Добравшись до Джеймса, я обрел некоторое душевное равновесие при виде его своеобразной библиотеки. Она содержала около сотни абсолютно одинаковых томов в сафьяновых переплетах, в которых хранились фотографии, факсимиле, а также и оригиналы рукописей всех композиторов от Баха до Стравинского. С этими томами, выглядевшими как книги, и работал Джеймс. Кроме того, он мог похвастать библиографией, достойной Британской библиотеки, целиком занимавшей просторную стену, не занятую механическими музыкальными инструментами. «Говорящими машинами», как он любил их называть на своем характерном английском с подчеркнуто лондонским выговором — маленькая слабость американца, которому нравится чувствовать себя англичанином. И горе тому, кто напомнит, что он родился в Бостоне, а учился в Гарварде (выпуск студентов 1916 года рождения, однокашник будущего президента Джона Фитцджеральда Кеннеди).

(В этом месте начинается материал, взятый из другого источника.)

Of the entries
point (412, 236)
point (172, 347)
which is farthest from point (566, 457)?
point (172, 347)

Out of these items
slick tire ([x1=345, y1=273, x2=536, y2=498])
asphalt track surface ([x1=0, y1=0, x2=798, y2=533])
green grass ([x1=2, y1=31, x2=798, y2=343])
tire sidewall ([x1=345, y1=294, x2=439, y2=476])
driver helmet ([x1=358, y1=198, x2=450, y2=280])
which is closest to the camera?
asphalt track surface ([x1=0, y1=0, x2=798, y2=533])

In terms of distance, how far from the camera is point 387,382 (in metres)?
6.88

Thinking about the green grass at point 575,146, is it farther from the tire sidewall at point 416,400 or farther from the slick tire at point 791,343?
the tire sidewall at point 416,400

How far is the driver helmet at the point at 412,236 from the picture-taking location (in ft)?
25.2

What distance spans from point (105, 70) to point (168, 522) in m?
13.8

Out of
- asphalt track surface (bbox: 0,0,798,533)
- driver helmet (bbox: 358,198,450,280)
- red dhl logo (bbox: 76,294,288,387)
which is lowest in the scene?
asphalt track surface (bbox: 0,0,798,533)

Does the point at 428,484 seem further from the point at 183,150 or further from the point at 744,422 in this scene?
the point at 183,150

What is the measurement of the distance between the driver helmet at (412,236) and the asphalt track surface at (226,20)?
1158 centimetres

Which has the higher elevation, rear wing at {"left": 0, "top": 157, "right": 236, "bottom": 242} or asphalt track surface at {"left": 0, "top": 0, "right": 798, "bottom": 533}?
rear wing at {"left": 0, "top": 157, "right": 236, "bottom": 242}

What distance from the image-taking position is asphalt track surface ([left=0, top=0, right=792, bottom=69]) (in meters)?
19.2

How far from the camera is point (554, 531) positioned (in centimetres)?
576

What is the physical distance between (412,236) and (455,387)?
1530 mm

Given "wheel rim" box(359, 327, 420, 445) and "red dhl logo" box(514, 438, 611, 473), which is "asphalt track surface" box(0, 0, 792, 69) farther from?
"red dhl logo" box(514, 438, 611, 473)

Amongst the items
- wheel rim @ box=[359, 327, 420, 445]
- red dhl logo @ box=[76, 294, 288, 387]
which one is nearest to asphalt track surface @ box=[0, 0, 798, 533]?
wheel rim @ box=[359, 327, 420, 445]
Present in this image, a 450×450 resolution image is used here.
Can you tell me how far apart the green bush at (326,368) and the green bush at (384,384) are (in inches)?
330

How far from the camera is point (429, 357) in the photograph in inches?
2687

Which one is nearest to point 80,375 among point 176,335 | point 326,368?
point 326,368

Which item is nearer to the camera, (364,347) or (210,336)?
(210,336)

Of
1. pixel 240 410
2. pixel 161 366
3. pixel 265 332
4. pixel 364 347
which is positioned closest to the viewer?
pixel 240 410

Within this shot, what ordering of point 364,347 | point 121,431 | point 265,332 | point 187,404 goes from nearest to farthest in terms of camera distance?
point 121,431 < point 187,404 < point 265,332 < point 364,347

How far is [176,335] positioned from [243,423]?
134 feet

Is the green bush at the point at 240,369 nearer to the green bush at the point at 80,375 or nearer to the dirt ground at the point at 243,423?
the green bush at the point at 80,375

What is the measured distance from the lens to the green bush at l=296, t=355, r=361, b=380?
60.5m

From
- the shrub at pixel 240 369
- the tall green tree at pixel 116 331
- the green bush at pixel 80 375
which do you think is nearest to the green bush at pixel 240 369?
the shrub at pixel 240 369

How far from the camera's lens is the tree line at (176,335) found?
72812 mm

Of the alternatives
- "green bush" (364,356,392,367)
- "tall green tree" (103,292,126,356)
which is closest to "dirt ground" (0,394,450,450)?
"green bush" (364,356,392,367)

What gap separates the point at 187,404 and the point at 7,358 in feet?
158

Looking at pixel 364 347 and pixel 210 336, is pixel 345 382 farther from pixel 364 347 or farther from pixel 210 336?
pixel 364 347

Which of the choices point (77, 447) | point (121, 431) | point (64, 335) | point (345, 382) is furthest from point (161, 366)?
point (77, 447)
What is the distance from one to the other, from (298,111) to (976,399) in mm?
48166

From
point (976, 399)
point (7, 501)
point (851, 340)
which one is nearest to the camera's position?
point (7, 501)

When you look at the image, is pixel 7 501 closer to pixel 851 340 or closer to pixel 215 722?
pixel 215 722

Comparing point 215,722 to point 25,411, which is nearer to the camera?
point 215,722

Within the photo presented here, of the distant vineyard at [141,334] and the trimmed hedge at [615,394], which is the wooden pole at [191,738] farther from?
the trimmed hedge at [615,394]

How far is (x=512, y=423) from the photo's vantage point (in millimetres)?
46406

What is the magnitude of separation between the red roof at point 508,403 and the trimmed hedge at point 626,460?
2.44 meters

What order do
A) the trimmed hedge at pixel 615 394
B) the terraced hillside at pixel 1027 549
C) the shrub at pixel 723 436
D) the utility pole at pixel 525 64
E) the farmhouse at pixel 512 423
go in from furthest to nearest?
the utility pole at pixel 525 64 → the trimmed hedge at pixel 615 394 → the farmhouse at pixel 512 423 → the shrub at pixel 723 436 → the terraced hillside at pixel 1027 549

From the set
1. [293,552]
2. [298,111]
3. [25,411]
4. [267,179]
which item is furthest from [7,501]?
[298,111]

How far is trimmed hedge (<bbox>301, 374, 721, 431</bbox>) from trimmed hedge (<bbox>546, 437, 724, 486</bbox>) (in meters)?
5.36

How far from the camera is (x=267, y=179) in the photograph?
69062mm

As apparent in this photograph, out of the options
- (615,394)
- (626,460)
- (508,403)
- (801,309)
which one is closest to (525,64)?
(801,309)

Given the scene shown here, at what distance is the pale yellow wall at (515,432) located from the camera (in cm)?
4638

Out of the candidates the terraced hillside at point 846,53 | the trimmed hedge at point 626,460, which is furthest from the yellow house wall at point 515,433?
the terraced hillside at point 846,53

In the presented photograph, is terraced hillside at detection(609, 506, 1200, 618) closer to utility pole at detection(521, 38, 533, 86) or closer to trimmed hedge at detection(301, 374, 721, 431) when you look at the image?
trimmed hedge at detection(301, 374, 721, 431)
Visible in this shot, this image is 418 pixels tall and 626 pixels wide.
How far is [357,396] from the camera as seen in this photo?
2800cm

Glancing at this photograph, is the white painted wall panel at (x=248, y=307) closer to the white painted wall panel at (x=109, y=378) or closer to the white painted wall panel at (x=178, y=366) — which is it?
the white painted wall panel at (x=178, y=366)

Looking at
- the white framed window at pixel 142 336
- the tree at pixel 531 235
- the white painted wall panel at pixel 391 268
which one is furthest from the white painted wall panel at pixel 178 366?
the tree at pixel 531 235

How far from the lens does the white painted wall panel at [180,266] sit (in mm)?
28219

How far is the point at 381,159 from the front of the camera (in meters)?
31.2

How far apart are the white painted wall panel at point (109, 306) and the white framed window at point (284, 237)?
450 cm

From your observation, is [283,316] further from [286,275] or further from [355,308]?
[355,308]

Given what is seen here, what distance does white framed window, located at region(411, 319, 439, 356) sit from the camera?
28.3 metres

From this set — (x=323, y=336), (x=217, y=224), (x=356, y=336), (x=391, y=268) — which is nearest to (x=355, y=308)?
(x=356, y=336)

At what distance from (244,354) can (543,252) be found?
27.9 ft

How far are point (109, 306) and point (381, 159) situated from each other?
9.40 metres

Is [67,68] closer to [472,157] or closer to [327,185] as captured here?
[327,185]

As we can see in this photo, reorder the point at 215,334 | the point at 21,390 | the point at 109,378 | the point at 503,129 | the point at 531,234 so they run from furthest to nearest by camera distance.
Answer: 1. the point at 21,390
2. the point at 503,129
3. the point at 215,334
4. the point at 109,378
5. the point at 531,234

«Маэстро, помните старинную историю с Первой Балладой ор. 23? Подождите-ка, сейчас покажу каталог…». Лицом к лицу с виски и манускриптом Джеймс сразу стал серьезным и любезным, осторожным и забавным. Он поднялся и уверенным движением, будто бы долго примеривался, достал из высокого шкафа маленькую тетрадь. Спокойно и твердо держась на лесенке, которой пользовался, чтобы доставать сверху книги, он быстро перелистал ее. Потом, продолжая читать, спустился вниз, снял очки и протянул мне листок:
Автографы писем к рукописи музыкантов — Марк Лолье, Париж: Шопен — Музыкальные автографы. 2 занесены в альбом из 12 овальных страниц. В паспорте. 75.000 франков. Это начало великолепной соль-минорной Баллады. (Из коллекции Ж. Санд) Rarissime [18] Rarissime (лат.) — редчайшие экземпляры.
.
«Это за 1957 год? Ну да, конечно», — Джеймс поискал среди заметок. Цена была очень высокой. Две страницы, всего две страницы, но зато автограф соль-минорной Баллады. «Рукопись этой Баллады известна. Она находится в Лос-Анжелесе, это та самая, что послужила для печатного издания Шлезингера. Теперь появились еще две страницы, тоже подлинные, из коллекции Санд. Действительно, любопытно. Один английский покупатель, мой старый друг, коллекционирующий все типы рукописей, был уже готов заплатить 75.000 франков за эти две страницы. Но я не был в них уверен и попросил дать мне взглянуть. Откуда они могли выплыть? Увидев партитуру, я сразу понял, что это фальшивка. И знаете почему?»